Image and question records:
+++

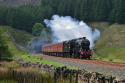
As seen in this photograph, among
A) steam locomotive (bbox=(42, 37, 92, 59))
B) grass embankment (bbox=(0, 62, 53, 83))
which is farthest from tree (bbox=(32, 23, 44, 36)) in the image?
grass embankment (bbox=(0, 62, 53, 83))

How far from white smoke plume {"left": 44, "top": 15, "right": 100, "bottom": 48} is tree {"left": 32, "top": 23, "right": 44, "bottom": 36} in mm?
6849

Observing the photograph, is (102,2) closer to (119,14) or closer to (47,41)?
(119,14)

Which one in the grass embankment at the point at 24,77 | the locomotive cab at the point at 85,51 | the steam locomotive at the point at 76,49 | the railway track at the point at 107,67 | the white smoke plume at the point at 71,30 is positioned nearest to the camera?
the grass embankment at the point at 24,77

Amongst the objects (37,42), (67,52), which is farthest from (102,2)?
(67,52)

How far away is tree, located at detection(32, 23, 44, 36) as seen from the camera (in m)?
184

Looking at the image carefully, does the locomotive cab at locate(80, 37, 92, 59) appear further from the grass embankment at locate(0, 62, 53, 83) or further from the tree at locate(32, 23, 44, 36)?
the tree at locate(32, 23, 44, 36)

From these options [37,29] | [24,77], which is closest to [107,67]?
[24,77]

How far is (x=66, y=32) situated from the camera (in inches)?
7136

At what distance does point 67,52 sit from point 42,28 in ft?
363

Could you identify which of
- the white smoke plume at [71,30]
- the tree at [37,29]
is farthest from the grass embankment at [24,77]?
the tree at [37,29]

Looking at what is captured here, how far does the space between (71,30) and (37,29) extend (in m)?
17.9

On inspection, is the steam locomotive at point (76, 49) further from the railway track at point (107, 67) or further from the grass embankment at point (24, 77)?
the grass embankment at point (24, 77)

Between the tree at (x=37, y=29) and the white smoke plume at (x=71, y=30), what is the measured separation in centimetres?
685

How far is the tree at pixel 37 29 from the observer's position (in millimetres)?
183762
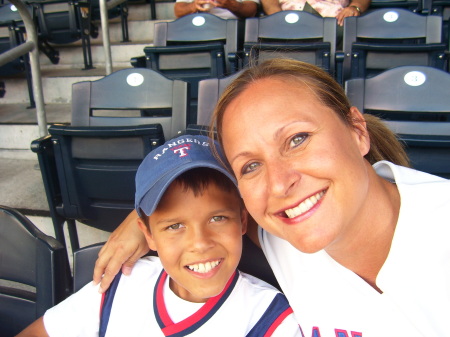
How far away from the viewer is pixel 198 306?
1000 mm

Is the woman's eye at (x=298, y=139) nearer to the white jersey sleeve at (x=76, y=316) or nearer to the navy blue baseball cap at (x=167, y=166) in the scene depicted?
the navy blue baseball cap at (x=167, y=166)

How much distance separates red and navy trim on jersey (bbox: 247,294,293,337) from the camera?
0.93 metres

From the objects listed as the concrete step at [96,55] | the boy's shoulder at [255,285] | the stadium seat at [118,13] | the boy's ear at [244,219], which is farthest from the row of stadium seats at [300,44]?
the stadium seat at [118,13]

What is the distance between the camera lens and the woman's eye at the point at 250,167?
0.88m

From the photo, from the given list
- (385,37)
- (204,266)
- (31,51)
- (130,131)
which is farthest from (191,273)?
(385,37)

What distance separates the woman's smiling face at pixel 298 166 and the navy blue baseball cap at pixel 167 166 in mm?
88

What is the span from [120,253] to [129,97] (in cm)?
127

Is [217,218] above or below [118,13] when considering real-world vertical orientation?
below

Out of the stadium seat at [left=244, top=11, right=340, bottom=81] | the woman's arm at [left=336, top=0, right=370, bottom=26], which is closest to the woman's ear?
the stadium seat at [left=244, top=11, right=340, bottom=81]

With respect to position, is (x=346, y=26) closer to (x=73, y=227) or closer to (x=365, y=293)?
(x=73, y=227)

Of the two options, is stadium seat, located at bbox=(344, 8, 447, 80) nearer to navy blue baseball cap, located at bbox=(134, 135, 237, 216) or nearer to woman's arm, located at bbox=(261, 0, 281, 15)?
woman's arm, located at bbox=(261, 0, 281, 15)

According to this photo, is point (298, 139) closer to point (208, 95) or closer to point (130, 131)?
point (130, 131)

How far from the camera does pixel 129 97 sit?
85.9 inches

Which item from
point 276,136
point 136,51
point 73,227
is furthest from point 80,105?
point 136,51
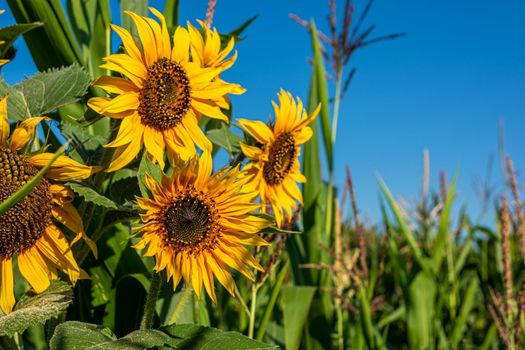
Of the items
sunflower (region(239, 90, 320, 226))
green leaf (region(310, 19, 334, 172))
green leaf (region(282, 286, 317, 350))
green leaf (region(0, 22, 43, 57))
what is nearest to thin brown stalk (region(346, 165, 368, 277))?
green leaf (region(310, 19, 334, 172))

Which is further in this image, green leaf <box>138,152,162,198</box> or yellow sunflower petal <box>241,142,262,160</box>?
yellow sunflower petal <box>241,142,262,160</box>

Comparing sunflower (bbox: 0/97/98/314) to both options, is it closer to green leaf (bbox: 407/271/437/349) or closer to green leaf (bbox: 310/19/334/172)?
green leaf (bbox: 310/19/334/172)

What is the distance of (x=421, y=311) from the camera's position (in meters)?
2.23

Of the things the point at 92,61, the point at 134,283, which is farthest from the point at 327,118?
the point at 134,283

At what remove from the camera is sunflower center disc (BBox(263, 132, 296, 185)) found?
1.22 meters

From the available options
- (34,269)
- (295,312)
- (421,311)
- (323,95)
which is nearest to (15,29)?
(34,269)

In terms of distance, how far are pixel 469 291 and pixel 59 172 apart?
193 cm

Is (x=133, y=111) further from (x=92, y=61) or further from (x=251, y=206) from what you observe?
(x=92, y=61)

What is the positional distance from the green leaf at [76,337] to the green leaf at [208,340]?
10cm

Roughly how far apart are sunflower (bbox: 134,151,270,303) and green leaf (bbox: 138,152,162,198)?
0.5 inches

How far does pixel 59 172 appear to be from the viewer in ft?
3.12

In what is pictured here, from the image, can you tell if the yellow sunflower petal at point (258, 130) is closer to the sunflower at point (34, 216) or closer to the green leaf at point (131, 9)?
the sunflower at point (34, 216)

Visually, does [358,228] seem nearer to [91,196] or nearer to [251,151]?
[251,151]

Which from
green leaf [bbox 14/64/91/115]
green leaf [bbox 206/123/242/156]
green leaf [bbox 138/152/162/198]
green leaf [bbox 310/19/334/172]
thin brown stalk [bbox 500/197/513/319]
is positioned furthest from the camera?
green leaf [bbox 310/19/334/172]
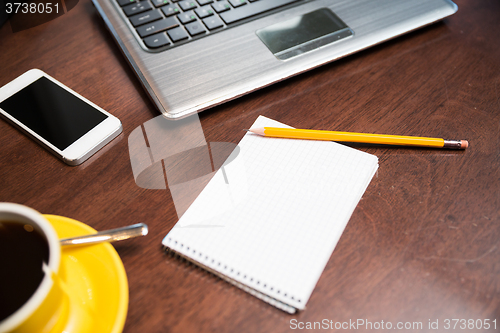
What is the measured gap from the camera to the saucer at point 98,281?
0.30 meters

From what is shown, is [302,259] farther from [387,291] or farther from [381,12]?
[381,12]

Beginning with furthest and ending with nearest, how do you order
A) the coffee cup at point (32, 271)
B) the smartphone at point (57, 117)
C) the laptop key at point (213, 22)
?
the laptop key at point (213, 22), the smartphone at point (57, 117), the coffee cup at point (32, 271)

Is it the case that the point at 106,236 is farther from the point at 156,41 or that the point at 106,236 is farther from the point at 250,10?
the point at 250,10

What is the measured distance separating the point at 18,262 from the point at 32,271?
2 cm

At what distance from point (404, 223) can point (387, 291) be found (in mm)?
81

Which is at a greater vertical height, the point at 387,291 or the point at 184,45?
the point at 184,45

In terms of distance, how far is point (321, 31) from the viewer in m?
0.55

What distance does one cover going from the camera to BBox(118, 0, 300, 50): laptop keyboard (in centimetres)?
53

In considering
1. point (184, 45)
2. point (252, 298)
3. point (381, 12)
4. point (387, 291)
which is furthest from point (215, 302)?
point (381, 12)

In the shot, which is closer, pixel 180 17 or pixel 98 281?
pixel 98 281

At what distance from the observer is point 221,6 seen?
560 mm

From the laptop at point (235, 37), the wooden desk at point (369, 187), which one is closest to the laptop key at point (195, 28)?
the laptop at point (235, 37)

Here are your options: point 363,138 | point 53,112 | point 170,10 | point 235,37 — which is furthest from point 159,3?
point 363,138

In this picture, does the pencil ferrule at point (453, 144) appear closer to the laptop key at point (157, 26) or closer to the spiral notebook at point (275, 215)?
the spiral notebook at point (275, 215)
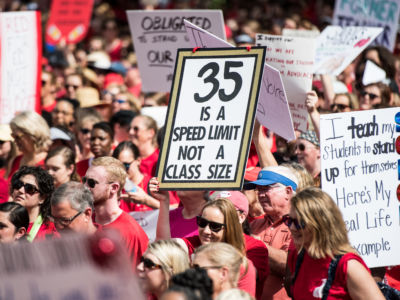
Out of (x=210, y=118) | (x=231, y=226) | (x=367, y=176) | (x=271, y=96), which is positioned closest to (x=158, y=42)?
(x=271, y=96)

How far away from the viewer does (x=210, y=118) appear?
214 inches

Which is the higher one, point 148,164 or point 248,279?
point 148,164

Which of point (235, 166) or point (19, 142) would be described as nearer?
point (235, 166)

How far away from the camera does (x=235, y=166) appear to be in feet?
17.2

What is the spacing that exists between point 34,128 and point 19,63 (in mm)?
1628

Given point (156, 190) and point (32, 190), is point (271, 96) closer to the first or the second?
point (156, 190)

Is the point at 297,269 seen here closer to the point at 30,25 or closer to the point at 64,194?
the point at 64,194

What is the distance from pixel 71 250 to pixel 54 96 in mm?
10359

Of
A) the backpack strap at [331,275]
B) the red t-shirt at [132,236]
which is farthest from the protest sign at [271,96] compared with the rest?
the backpack strap at [331,275]

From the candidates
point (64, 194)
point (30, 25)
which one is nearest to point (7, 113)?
point (30, 25)

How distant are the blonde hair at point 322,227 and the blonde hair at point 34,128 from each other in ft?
14.3

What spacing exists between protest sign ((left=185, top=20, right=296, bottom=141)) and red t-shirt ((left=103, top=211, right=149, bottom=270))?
1326 mm

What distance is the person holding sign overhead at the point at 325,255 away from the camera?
440 centimetres

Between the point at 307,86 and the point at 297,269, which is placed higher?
the point at 307,86
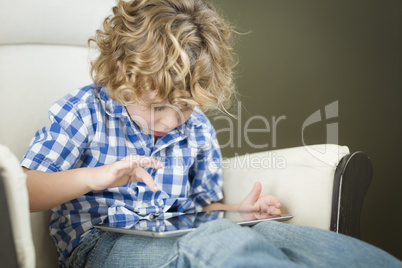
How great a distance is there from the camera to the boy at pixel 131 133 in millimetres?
647

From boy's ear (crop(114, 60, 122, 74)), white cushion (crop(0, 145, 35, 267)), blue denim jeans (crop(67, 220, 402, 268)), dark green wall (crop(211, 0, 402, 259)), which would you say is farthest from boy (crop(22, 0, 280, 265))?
dark green wall (crop(211, 0, 402, 259))

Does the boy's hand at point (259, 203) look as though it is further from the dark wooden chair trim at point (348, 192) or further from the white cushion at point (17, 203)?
the white cushion at point (17, 203)

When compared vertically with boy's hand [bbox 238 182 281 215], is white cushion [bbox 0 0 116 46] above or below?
above

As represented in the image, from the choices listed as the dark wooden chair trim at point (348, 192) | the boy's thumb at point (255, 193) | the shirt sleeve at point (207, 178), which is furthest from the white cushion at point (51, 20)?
the dark wooden chair trim at point (348, 192)

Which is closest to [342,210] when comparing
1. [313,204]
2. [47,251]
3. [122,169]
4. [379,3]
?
[313,204]

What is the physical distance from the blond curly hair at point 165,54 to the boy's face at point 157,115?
17mm

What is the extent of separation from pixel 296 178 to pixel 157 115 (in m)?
0.28

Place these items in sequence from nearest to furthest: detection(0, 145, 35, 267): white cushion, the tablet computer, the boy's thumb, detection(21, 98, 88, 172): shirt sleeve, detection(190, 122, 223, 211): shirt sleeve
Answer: detection(0, 145, 35, 267): white cushion → the tablet computer → detection(21, 98, 88, 172): shirt sleeve → the boy's thumb → detection(190, 122, 223, 211): shirt sleeve

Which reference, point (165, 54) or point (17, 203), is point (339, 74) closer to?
point (165, 54)

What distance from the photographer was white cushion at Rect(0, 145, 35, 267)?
40cm

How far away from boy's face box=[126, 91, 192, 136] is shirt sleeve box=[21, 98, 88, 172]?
9 centimetres

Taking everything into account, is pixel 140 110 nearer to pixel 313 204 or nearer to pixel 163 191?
pixel 163 191

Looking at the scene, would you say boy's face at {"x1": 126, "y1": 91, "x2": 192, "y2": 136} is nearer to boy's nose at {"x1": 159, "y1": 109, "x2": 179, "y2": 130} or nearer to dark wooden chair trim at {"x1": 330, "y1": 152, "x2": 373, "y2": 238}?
boy's nose at {"x1": 159, "y1": 109, "x2": 179, "y2": 130}

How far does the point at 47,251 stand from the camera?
801 mm
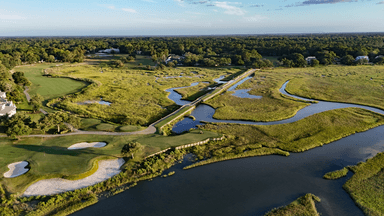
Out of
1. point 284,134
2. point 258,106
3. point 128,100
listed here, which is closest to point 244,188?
point 284,134

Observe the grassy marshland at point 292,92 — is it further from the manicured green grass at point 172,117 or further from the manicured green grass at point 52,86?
the manicured green grass at point 52,86

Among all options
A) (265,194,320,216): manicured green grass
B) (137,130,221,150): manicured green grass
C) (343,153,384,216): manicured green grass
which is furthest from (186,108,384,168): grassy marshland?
(265,194,320,216): manicured green grass

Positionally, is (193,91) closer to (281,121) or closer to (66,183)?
(281,121)

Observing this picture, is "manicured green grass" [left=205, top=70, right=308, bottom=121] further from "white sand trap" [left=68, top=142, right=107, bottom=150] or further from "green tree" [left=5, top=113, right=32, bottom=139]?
"green tree" [left=5, top=113, right=32, bottom=139]

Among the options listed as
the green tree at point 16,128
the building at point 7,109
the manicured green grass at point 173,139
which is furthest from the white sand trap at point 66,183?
the building at point 7,109

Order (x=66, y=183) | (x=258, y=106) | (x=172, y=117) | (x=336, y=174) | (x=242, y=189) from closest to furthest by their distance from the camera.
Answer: (x=242, y=189)
(x=66, y=183)
(x=336, y=174)
(x=172, y=117)
(x=258, y=106)

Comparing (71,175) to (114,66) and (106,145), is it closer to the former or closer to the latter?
(106,145)

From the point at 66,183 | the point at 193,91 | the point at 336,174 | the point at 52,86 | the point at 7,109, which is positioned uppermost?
the point at 52,86
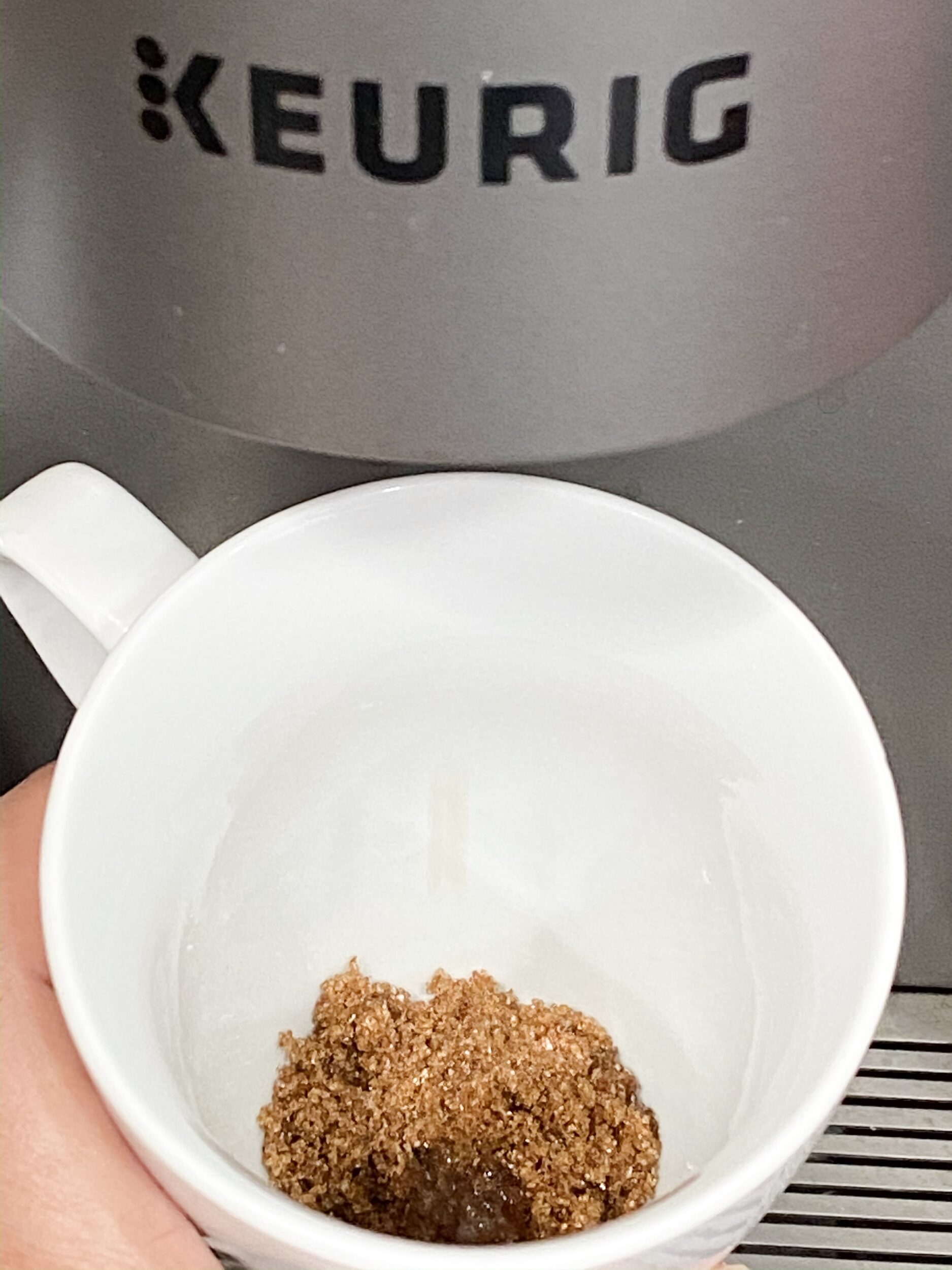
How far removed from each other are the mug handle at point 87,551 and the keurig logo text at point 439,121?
20 centimetres

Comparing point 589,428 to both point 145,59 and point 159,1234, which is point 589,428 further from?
point 159,1234

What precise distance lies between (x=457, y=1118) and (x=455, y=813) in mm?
100

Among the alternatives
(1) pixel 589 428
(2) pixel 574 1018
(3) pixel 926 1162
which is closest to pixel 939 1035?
(3) pixel 926 1162

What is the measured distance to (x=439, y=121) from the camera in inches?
7.1

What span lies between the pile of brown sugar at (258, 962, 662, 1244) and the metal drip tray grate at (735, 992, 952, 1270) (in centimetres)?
9

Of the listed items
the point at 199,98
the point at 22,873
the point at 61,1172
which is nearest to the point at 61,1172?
the point at 61,1172

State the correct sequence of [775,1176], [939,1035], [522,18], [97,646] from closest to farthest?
[522,18]
[775,1176]
[97,646]
[939,1035]

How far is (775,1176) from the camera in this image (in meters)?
0.31

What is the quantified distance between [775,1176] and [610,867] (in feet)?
0.55

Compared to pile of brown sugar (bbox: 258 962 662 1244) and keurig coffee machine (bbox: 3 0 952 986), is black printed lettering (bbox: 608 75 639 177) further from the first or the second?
pile of brown sugar (bbox: 258 962 662 1244)

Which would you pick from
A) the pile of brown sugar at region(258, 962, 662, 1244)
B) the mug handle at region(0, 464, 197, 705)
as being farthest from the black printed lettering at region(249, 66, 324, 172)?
the pile of brown sugar at region(258, 962, 662, 1244)

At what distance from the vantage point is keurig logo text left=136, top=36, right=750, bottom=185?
18cm

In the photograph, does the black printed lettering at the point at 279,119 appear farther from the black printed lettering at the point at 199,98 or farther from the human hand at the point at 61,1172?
the human hand at the point at 61,1172

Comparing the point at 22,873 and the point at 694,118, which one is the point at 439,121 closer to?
the point at 694,118
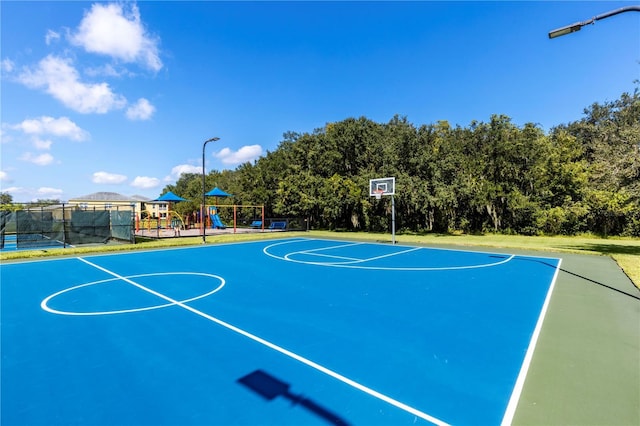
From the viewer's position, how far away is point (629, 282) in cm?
789

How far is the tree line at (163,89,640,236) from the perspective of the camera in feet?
72.3

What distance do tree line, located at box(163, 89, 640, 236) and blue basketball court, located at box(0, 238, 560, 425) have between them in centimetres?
1508

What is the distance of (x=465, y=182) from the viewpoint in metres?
22.3

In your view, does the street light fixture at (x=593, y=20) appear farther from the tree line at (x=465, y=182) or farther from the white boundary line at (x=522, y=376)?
the tree line at (x=465, y=182)

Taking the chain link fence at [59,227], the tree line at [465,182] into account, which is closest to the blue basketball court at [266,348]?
the chain link fence at [59,227]

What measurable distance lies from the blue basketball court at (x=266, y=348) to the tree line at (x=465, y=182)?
594 inches

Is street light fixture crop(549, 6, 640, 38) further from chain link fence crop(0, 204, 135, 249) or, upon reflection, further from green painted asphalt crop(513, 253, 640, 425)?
chain link fence crop(0, 204, 135, 249)

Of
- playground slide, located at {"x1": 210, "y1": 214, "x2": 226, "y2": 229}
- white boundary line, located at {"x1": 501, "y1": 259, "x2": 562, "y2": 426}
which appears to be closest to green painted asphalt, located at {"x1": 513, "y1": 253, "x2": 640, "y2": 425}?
white boundary line, located at {"x1": 501, "y1": 259, "x2": 562, "y2": 426}

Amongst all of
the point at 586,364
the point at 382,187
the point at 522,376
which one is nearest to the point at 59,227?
the point at 382,187

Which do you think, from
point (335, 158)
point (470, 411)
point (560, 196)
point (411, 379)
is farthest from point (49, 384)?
point (560, 196)

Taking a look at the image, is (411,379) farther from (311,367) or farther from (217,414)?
(217,414)

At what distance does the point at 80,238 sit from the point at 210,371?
15.6 meters

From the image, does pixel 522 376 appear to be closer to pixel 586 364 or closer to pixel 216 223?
pixel 586 364

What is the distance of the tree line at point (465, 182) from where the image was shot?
22.0 m
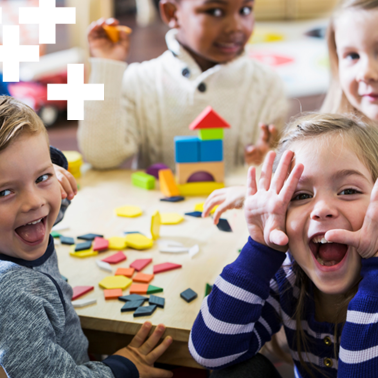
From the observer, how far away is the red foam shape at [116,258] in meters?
0.89

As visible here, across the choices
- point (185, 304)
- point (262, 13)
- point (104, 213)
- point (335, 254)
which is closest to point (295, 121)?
point (335, 254)

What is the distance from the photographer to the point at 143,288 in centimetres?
80

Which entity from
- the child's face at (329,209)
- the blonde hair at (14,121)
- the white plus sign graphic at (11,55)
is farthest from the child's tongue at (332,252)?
the white plus sign graphic at (11,55)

+++

_WORK INSTRUCTIONS_
Reproduce exactly, and only, the lines from the one containing "From the image, does" through the last line of the records above, both included, leaving out any pictures.

_RESPONSE BELOW_
From the image, does pixel 522 376 appear to be closer to pixel 586 364 or closer to pixel 216 223?
pixel 586 364

What is the distance of the tree line at point (465, 182) from where the image was shot?
22.0 m
From the observer, how far away is the red foam shape at [116,258] in meters?
0.89

As visible here, across the choices
- point (185, 304)
- point (262, 13)
- point (104, 213)
- point (335, 254)
which is closest to point (295, 121)?
point (335, 254)

What is the distance from the photographer to the point at 143,288 in centimetres?
80

Which entity from
- the child's face at (329,209)
- the blonde hair at (14,121)
- the white plus sign graphic at (11,55)
is farthest from the child's tongue at (332,252)?
the white plus sign graphic at (11,55)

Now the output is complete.